The building located at 4717 Park Avenue will look like a long-house with a combination of cedar and copper siding wrapping half-way around the construction’s perimetre. (Quinn Bender photo)

The building located at 4717 Park Avenue will look like a long-house with a combination of cedar and copper siding wrapping half-way around the construction’s perimetre. (Quinn Bender photo)

New Kermode daycare, office facility scheduled to open in the fall

The $3-million dollar project will be the city's first First Nations-focused licensed daycare

  • May. 30, 2018 12:00 a.m.

The long-awaited Kermode daycare and office building complex has been given a new name in preparation for its September opening and will operate on a tuition-based model at the start of its operation.

The Tsimshian name Wap Sagayt K’uul Goot, which means “house in one heart”, was chosen in early May by Kermode elders and staff. Cal Albright, executive director of the Kermode Friendship Society, said northwest First Nations culture will be “very much a part” of the daycare.

“There’s no culturally-centered program for aboriginal children in Terrace,” said Albright, pointing out that 40 per cent of the city’s population is comprised of First Nations people. “This is meeting a need for that.”

The $3-million dollar project located at 4717 Park Avenue will house the 37-space daycare with accompanying playground, along with the Kermode Friendship Centre office spaces and commercial kitchen. The 8600 sq.ft. L-shaped building will be the city’s first First Nations-centered licensed daycare.

READ MORE: Daycare to be built in Terrace, B.C.

“This is probably the biggest thing Kermode has done since we started in 1976,” Albright said. “It’s exciting, and staff are all excited about it. It’s going to be filling some gaps in our Kermode service structure in Terrace.”

The rates are still a work in progress according to Albright. But if the province’s new Growing Aboriginal Head Start (AHS) grant is successful, the centre would receive $500,000 annually over a 10-year period for First Nations families.

“It could potentially mean a free daycare,” Albright said earlier this month. “We’ve just submitted our application, so we’ve got a ways to go yet.”

Access to free daycare for First Nations children in Canada is important, as the likelihood that a young Aboriginal child will live in and be affected by poverty is high, much higher than that of a non-Aboriginal child in Canada, according to the 2014 BC Aboriginal Child Care Society study, A Cold Wind Blows.

“Poverty, with its attendant risk factors of poor nutrition, high stress and high stigma, has a particularly strong impact on early development,” wrote Dr. Jessica Ball, professor in the School of Child and Youth Care at the University of Victoria, in the report.

Other families will be able to reduce their monthly fees as well with the province’s new Child Care BC fee-reduction initiative, which could save parents with children in the infant toddler program up to $350 a month, and up to $100 a month for those with children aged three to five.

“Our purpose has always been to be an affordable daycare, and with government policy that is coming down, they seem to want to make it affordable as well,” Albright said. “We positioned ourselves pretty good right now.”

READ MORE: Early learning programs for Indigenous kids get $30M boost

The daycare facility at Wap Sagayt K’uul Goot will involve elder leadership and support from aboriginal staff to make northwest First Nations culture implicit in the daycare’s operation. Aboriginal Head Start programs can include family healing support, health services, child welfare and early intervention programs, according to the project’s principles and guidelines.

“We want to be role models for the rest of the community,” Albright said.

The building will look like a long-house with a combination of cedar and copper siding wrapping half-way around the construction’s perimeter, along with bright, multicoloured siding along the back of the exterior where the playground will be built.

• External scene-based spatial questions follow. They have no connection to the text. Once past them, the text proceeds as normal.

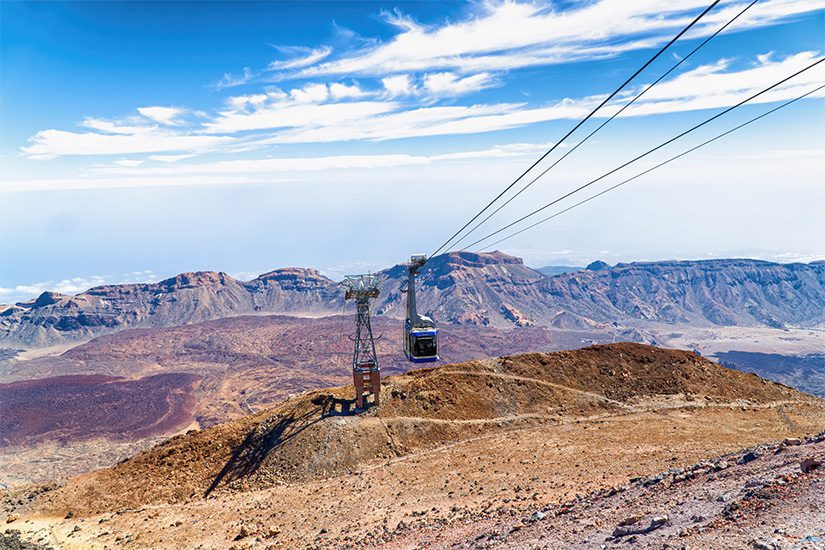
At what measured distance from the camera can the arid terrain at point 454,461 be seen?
25.5 metres

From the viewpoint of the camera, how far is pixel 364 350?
1960 inches

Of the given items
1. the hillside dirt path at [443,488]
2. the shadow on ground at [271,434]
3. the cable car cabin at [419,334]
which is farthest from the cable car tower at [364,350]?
the hillside dirt path at [443,488]

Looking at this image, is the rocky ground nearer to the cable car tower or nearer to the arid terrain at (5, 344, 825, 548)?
the arid terrain at (5, 344, 825, 548)

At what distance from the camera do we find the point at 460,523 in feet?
81.1

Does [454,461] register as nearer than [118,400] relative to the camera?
Yes

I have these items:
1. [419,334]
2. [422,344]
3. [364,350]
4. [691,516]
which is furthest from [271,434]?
[691,516]

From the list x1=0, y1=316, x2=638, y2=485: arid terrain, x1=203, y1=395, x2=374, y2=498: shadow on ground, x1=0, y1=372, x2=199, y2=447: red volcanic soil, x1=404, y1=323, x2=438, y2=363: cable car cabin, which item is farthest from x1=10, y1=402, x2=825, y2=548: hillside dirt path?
x1=0, y1=372, x2=199, y2=447: red volcanic soil

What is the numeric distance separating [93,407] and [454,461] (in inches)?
5637

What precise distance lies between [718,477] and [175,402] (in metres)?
154

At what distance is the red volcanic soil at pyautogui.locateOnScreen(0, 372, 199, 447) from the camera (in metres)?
124

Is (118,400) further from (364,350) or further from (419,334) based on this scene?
(419,334)

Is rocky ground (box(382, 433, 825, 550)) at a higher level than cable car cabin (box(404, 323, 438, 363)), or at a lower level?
lower

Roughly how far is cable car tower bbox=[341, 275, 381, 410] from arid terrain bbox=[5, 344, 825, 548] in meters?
2.05

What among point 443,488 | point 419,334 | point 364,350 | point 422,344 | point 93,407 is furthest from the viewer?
point 93,407
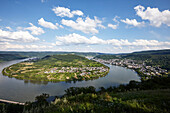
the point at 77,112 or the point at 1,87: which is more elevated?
the point at 77,112

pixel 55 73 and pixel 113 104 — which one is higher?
pixel 113 104

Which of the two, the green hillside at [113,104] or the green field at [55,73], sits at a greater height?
the green hillside at [113,104]

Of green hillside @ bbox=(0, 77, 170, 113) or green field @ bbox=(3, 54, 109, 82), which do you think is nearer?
green hillside @ bbox=(0, 77, 170, 113)

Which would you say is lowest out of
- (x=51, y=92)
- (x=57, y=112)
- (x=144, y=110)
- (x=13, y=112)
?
(x=51, y=92)

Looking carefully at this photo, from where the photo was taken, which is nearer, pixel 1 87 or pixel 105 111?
pixel 105 111

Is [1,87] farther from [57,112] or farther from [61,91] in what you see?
[57,112]

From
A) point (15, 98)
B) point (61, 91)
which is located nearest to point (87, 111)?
point (61, 91)

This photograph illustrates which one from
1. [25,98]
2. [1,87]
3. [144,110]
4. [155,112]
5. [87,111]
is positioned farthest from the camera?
[1,87]

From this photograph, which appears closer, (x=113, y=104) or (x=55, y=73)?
(x=113, y=104)

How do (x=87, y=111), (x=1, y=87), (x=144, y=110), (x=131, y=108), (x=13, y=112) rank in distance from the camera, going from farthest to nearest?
(x=1, y=87) → (x=13, y=112) → (x=87, y=111) → (x=131, y=108) → (x=144, y=110)

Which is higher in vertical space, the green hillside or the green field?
the green hillside

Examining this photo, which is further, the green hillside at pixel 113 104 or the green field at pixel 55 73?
the green field at pixel 55 73
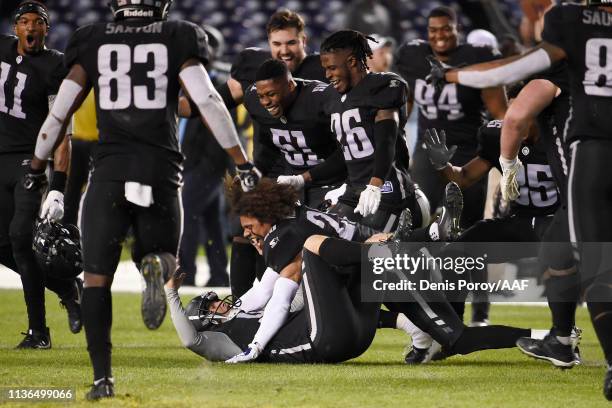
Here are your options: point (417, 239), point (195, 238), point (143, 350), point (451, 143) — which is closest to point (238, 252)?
point (143, 350)

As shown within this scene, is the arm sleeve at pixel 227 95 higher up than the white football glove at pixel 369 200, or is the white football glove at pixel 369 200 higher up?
the arm sleeve at pixel 227 95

Three medicine wheels, a commonly shared symbol amongst First Nations groups in Canada, will also be incorporated into the floor designs.

“We’ve had a lot of say in how the building will express itself,” Albright said.

The project is scheduled to house eight new employees and 20 current staff members, now at the Kermode Friendship Centre at 3240 Kalum Street. They hope to move in by July 5 with a tentative opening expected for September 1.